There’s another reason why healthcare organizations should invest in physician well-being: It makes fiscal sense.
“Although there is a strong moral and ethical case for organizations to address physician burnout, financial principles (e.g., return on investment) can also be applied to determine the economic cost of burnout and guide appropriate investment to address the problem,” write Tait Shanafelt, M.D., the first chief physician wellness officer at Stanford University, Joel Goh, Ph.D., of Harvard Business School, and Christine Sinsky, M.D., of the American Medical Association.
Physician burnout creates many costs for organizations, including staff turnover and lost revenue from decreased productivity. It also carries financial risk and threats to the organization’s long-term viability since burnout is linked to lower quality of care, decreased patient satisfaction and problems with patient safety, they write.

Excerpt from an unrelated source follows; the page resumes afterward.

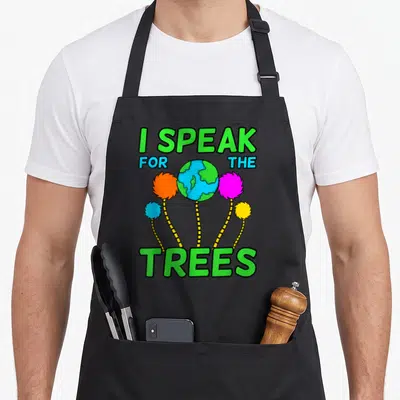 Planet tree apron - I SPEAK FOR THE TREES text around cartoon earth and four colorful fluffy trees — shown on a black cotton canvas apron against a white background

Healthcare organizations use this kind of evidence to justify their investments in safety and quality , and the authors recommend that they use the same kind of fiscal return to calculate investments made to reduce physician burnout.
For instance, if an organization employed 450 physicians, had an annual turnover rate of 7.5% and had typical costs of $500,000 to replace a physician, it could save more than $1 million a year by reducing burnout and decreasing its turnover rate to 5%, they argue.
One organization working to counter burnout is Novant Health, a North Carolina-based health system with more than 1,500 physicians. The health system has developed a physician-resiliency program, which offers physicians three coaching sessions to help them remember why they decided to practice medicine in the first place, according to Hospitals & Health Networks.
One result? A group of practicing physicians who participated in the program formed a team to help others optimize use of the electronic health record, according to the publication. They proactively meet with Novant Health physicians to show them how to save time and perform tasks more easily on the EHR, frequently blamed for contributing to burnout.